- Teks bacaan
****************

Tapi enggak semua ada di tangan kami, apalagi kalau sudah ngomongin perubahan. Yang di awal saya katakan menakutkan tadi. Perubahan apa, sih? Kamu. Kita semua berubah. Apalagi dalam kebiasaan mengakses informasi. Kita enggak lagi berbasis kertas, kita lebih mengandalkan data dan koneksi internet.
Perlahan tapi pasti era digital telah mengubah banyak hal, termasuk kebiasaan orang mencari informasi. Dan ini paling terasa di kalangan remaja. Menurut penelitian Nielsen Consumer Media View yang dilakukan pada tahun 2010-2016 di sebelas kota di Indonesia, hanya 9% remaja (usia 10-19 tahun) yang membeli dan membaca media cetak. Sementara 81% lainnya lebih memilih untuk mendapatkan informasi dari internet. Situs serta media sosial telah menjadi tempat yang paling bisa diandalkan di masa informasi yang mementingkan efisiensi ini.
Dan perubahan ini sangat kami sadari beberapa tahun ke belakang. Memori saya langsung kembali ke masa kuliah akhir, tahun 2009, sempat ikut kuliah bersama dengan topik “Matinya Media Cetak.” Di ruang kelas di Jatinangor itu, saya belajar kalau katanya 5 tahun lagi, media cetak akan mati. Tapi, ini kan perkiraan, bukan vonis. Walaupun kemudian sejak 2015 lalu, berbagai media massa cetak memang ‘berguguran’ dan bukan hanya di perusahaan tempat saya bekerja saja, dan bukan hanya di Indonesia saja. Saya juga jadi teringat tulisan wartawan senior Kompas yang sempat viral beberapa waktu lalu, yang mengatakan soal senjakala wartawan media cetak. Saya pun tersadar, this is really happening,the future is now.

****************

- Selesaikan tugas berikut
a: Tuliskan kembali bagian teks bacaan yang dimulai pada kata-kata "Dan perubahan ini" dan berakhir setelah kata-kata "future is now.", tanpa perubahan apa pun.
b: Menurut penelitian Nielsen Consumer Media View yang disebut dalam teks bacaan, berapa persen remaja yang membeli dan membaca media cetak?
c: Sebutkan semua angka tahun yang tercantum dalam teks bacaan.

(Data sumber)
****************

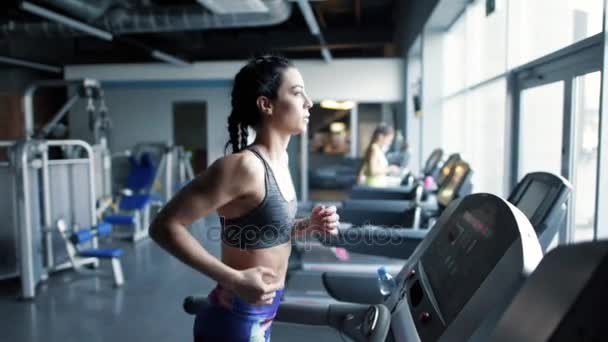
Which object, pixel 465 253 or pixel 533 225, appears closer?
pixel 465 253

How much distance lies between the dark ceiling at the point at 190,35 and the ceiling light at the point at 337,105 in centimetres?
98

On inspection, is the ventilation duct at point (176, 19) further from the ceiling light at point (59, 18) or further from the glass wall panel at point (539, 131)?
the glass wall panel at point (539, 131)

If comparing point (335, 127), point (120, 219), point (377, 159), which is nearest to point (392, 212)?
Answer: point (377, 159)

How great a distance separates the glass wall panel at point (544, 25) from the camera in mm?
2186

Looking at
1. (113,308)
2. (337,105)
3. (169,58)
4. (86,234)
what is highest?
(169,58)

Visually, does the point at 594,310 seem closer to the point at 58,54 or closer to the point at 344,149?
the point at 344,149

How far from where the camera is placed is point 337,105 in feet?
27.4

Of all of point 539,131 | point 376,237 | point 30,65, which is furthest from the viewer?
point 30,65

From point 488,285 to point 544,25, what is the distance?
258 centimetres

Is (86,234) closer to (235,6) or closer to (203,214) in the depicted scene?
(235,6)

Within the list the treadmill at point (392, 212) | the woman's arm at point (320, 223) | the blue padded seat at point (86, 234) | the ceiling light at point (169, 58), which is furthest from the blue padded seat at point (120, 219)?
the woman's arm at point (320, 223)

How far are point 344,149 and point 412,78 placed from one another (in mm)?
1738

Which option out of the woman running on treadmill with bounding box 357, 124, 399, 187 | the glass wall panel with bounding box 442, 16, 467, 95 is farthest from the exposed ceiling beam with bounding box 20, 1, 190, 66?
the glass wall panel with bounding box 442, 16, 467, 95

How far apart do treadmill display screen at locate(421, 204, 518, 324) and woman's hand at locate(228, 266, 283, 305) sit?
39cm
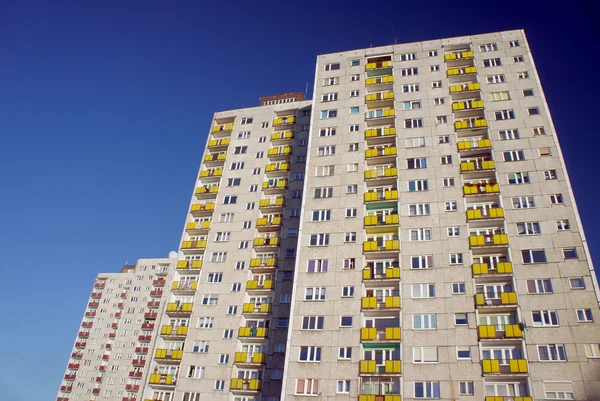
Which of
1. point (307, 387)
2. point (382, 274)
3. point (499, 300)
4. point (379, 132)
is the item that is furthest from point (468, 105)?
point (307, 387)

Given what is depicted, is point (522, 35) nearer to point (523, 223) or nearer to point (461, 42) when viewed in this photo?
point (461, 42)

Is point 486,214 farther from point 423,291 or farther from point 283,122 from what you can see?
point 283,122

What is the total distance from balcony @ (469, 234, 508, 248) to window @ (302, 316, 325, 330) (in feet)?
57.6

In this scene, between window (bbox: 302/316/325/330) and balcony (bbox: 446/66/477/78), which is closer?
window (bbox: 302/316/325/330)

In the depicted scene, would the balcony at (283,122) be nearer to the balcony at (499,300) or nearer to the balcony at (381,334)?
the balcony at (381,334)

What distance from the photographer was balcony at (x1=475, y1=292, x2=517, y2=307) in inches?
1786

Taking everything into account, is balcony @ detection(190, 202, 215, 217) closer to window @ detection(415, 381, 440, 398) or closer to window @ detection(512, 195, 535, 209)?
window @ detection(415, 381, 440, 398)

****************

- Jawaban setiap tugas
a:
Dan perubahan ini sangat kami sadari beberapa tahun ke belakang. Memori saya langsung kembali ke masa kuliah akhir, tahun 2009, sempat ikut kuliah bersama dengan topik “Matinya Media Cetak.” Di ruang kelas di Jatinangor itu, saya belajar kalau katanya 5 tahun lagi, media cetak akan mati. Tapi, ini kan perkiraan, bukan vonis. Walaupun kemudian sejak 2015 lalu, berbagai media massa cetak memang ‘berguguran’ dan bukan hanya di perusahaan tempat saya bekerja saja, dan bukan hanya di Indonesia saja. Saya juga jadi teringat tulisan wartawan senior Kompas yang sempat viral beberapa waktu lalu, yang mengatakan soal senjakala wartawan media cetak. Saya pun tersadar, this is really happening,the future is now.

b: Hanya 9% remaja (usia 10-19 tahun).

c: 2009, 2010, 2015, 2016